Absolute quantification of dNs in mutants impaired in the catabolism of rNs. Concentrations of dNs in seeds (A) and in 7-day-old seedlings (B) of A. thaliana wild type, as well as mutants in the degradation of purine and pyrimidine Ns (gsda, guanosin deaminase). Error bars are sd, n = 3 biological replicates, for seeds, three independent seed pools derived from different mother plants, for seedlings, three pools of seedlings from three independent liquid cultures were used. Statistical analysis was performed using one-way ANOVA with Tukey’s post hoc test or in case of deoxythymidine by a two-tailed Student’s t test. Different letters indicate P < 0.05. nd, not detected. FW, fresh weight.

Figure 7

Comparison of the AEC, the ATP/ADP ratio, and the rNT concentrations between seeds and seedlings. Concentrations of rNTs, as well as ATP/ADP ratio and AEC in seeds (A) and in 7-day-old seedlings (B) of A. thaliana wild type, as well as mutants in the salvage and degradation of purine and pyrimidine Ns (gsda, guanosin deaminase) .Error bars are sd, n = 3 biological replicates, for seeds, three independent seed pools derived from different mother plants, for seedlings, three pools of seedlings from three independent liquid cultures were used. Statistical analysis was performed using one-way ANOVA with Tukey’s post hoc test. Different letters indicate P < 0.05. FW, fresh weight.

Figure 8

Absolute quantification of NMPs in seeds and seedlings of wild type and mutant plants impaired in nucleoside catabolism.
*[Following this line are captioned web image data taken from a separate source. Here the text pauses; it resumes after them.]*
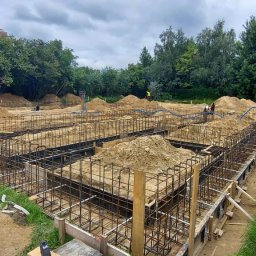 SETA-BUD sp. z o.o. - Zbrojenie fundamentów domu jednorodzinnego, widoczne szalunki, pręty stalowe i częściowo zasypany wykop ziemią, w tle budynek w stanie surowym otoczony zielenią.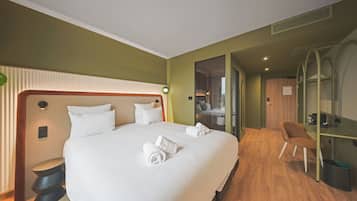A hotel room with a large bed, a sitting area, and a view into the bathroom.
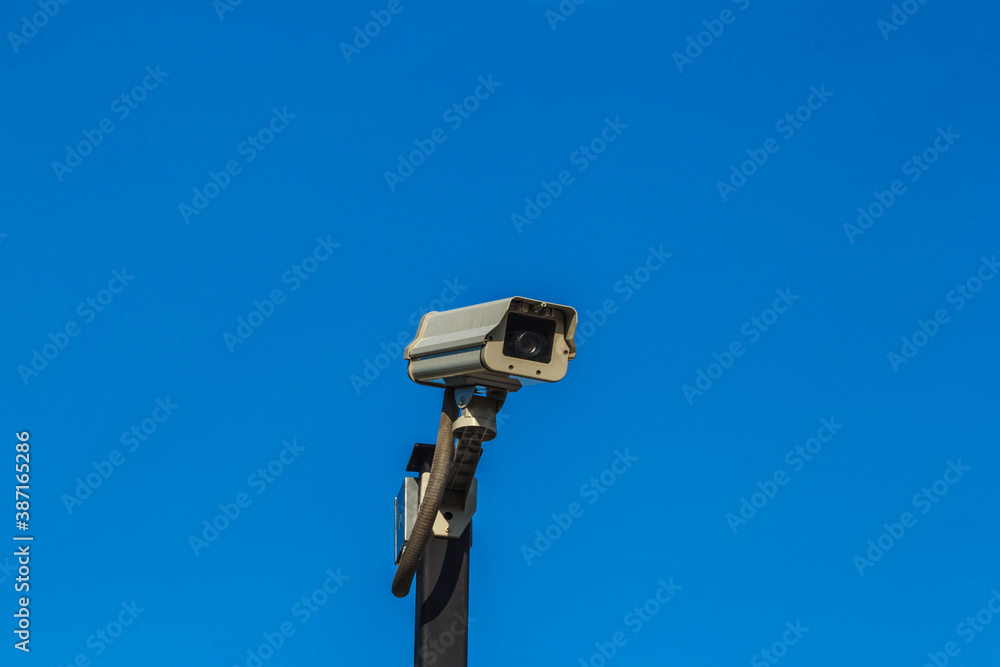 Security camera with blue sky Security camera with blue sky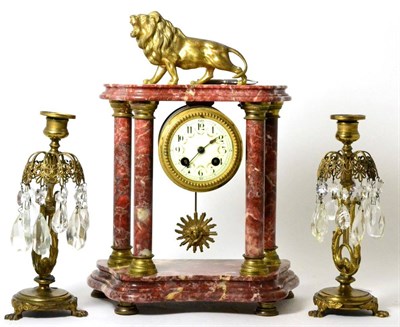 Lot 84 - Red marble portico striking mantel clock and a pair of lustres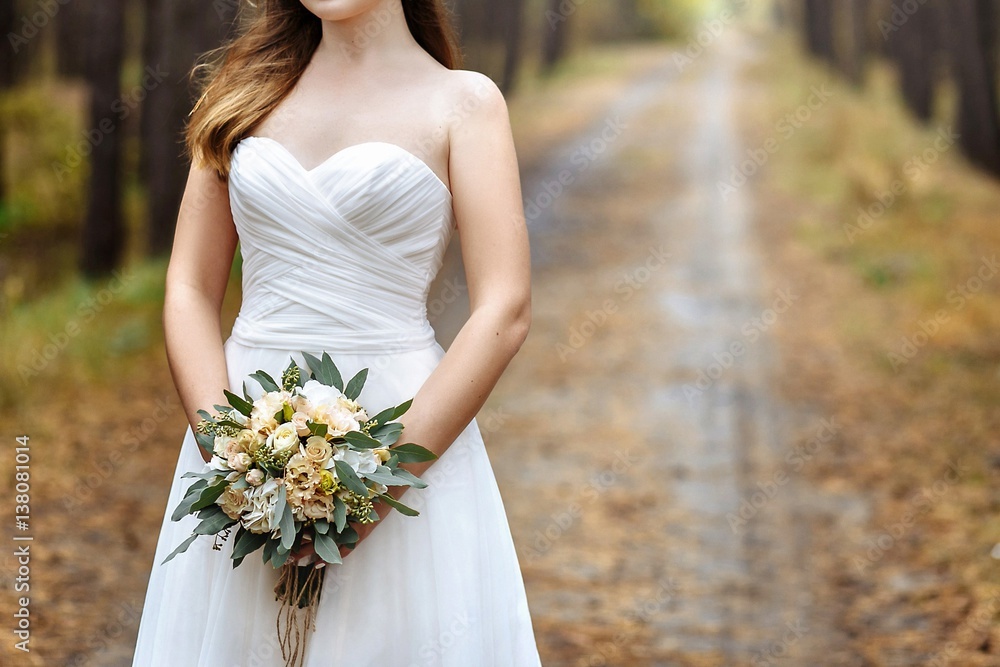 Wedding bouquet in the hands of the bride Wedding bouquet in the hands of the bride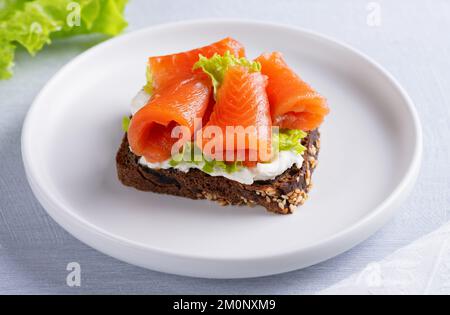 Sandwich mit Lachsfilet und Frischkäse auf einem hellen Holztisch Stockfoto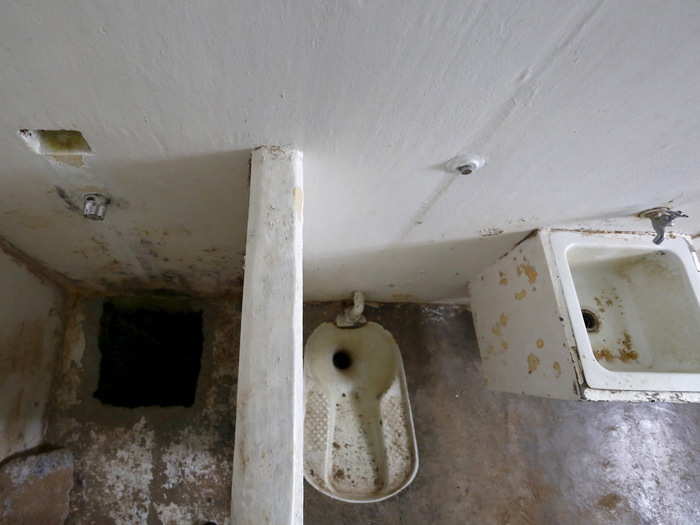 He crouched down behind a short wall that separated his shower from his toilet and sink.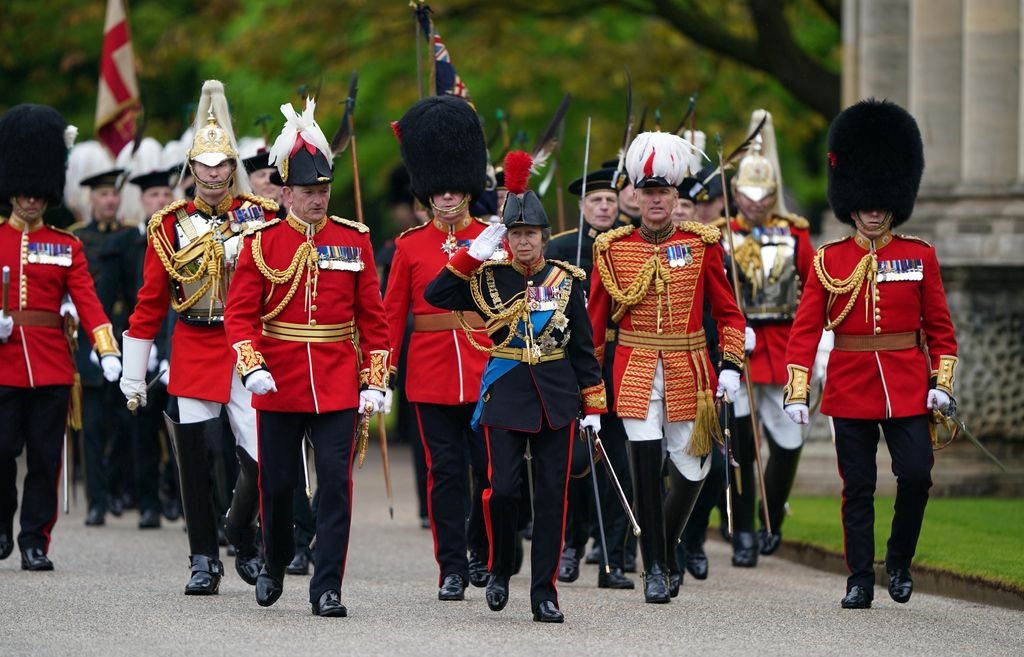 Princess Anne in the gardens of Buckingham Palace during a royal salute from members of the military
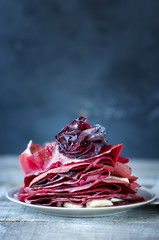 Sweet red pancakes on wooden table.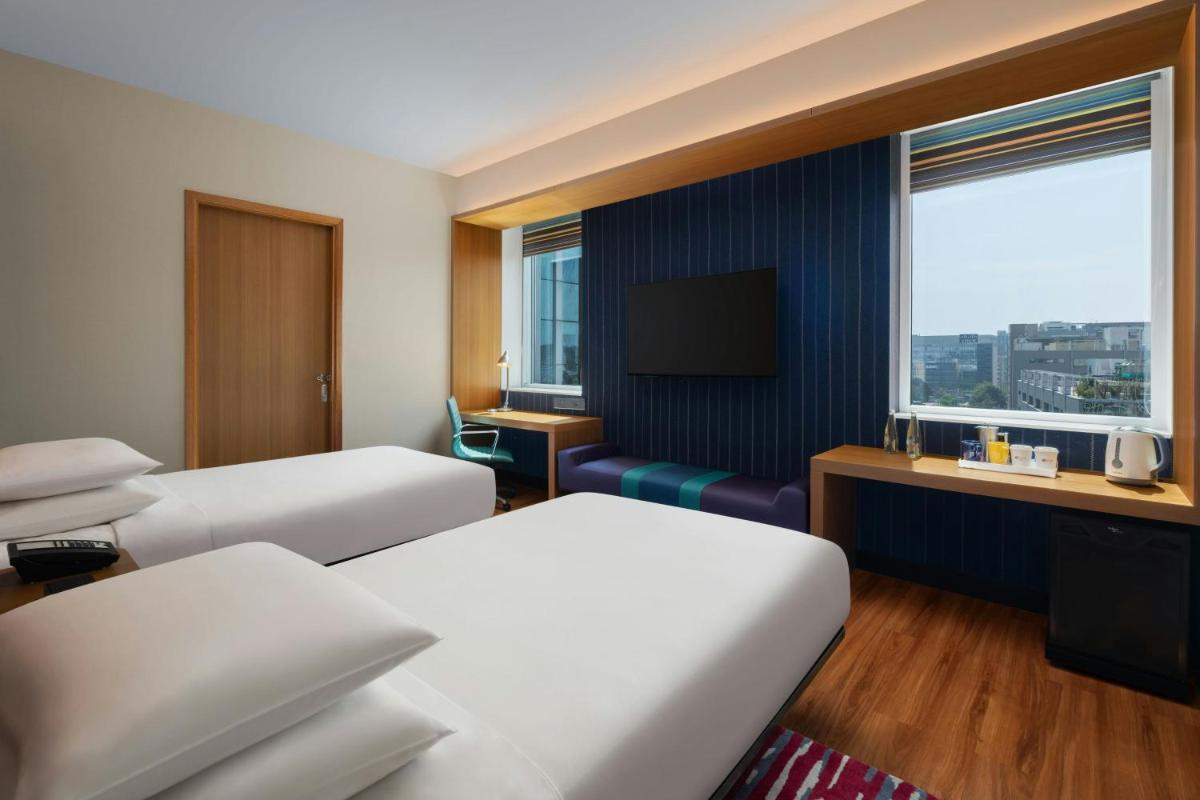 a hotel room with two beds and a television at Aloft Bengaluru Outer Ring Road in Bengaluru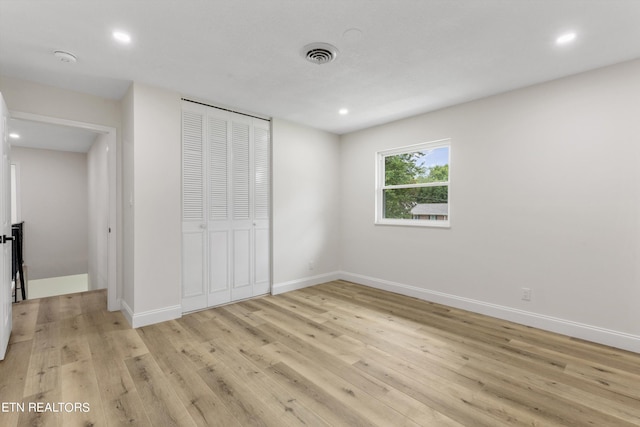 unfurnished bedroom featuring a closet and light wood-type flooring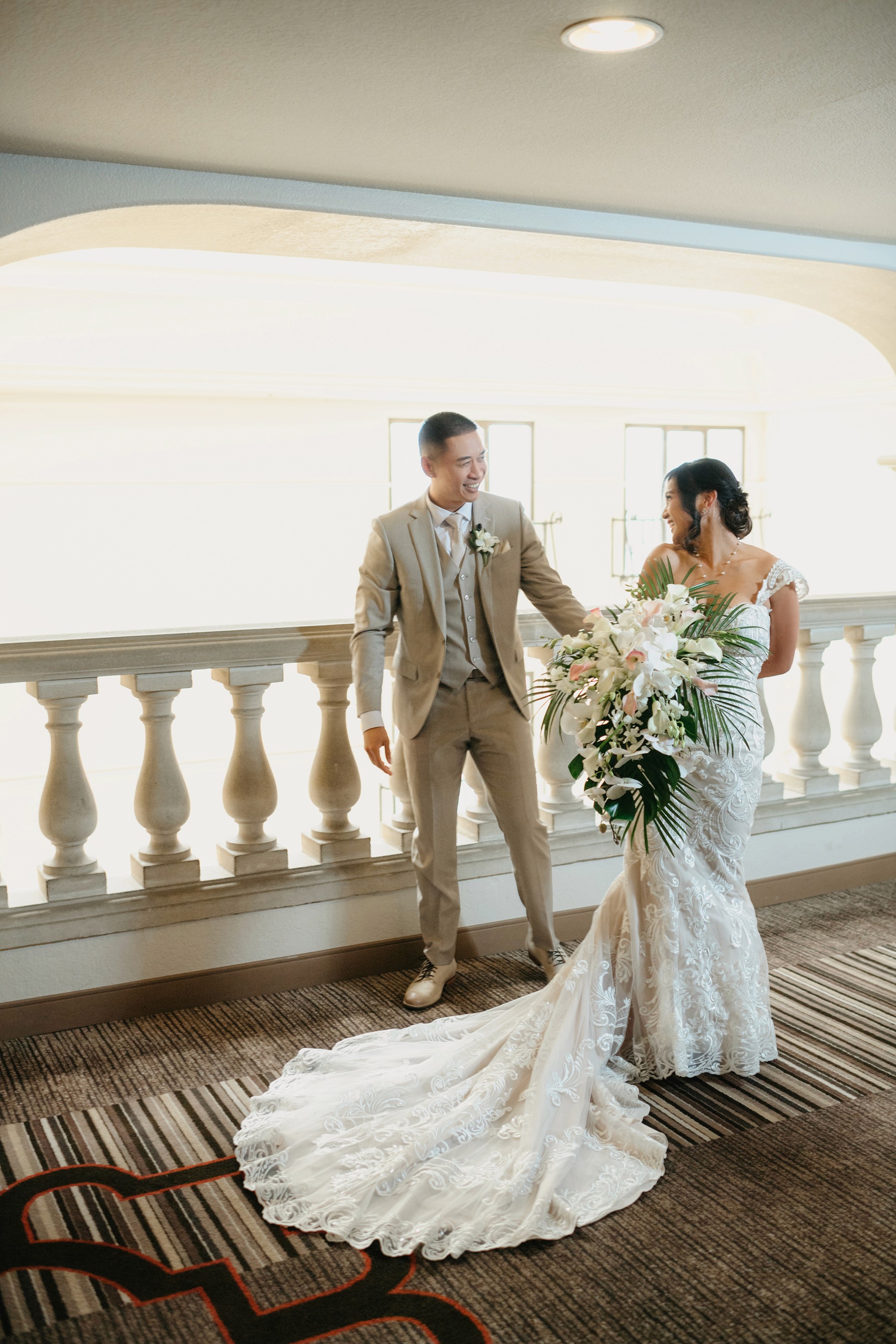 Flat lay wedding details with bouquet, rings, and sparkling bridal heels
Concentrations of NMPs in seeds (A) and in 7-day-old seedlings (B) of A. thaliana wild type, as well as mutants in the degradation of purine and pyrimidine Ns (gsda, guanosin deaminase) . Error bars are sd, n = 3 biological replicates, for seeds, three independent seed pools derived from different mother plants, for seedlings, three pools of seedlings from three independent liquid cultures were used. Statistical analysis was performed using one-way ANOVA with Tukey’s post hoc test. Different letters indicate P < 0.05. nd, not detected. FW, fresh weight.

Figure 9

Absolute quantification of deoxynucleotide triphosphates in wild type and mutant seedlings impaired in nucleoside catabolism. Concentrations of dNTPs in 7-day-old seedlings of A. thaliana wild type, as well as mutants in the degradation of purine and pyrimidine Ns (gsda, guanosin deaminase). Error bars are sd, n = 3 biological replicates, for seedlings, three pools of seedlings from three independent liquid cultures were used. Statistical analysis was performed using one-way ANOVA with Tukey’s post hoc test. Different letters indicate P < 0.05. FW, fresh weight.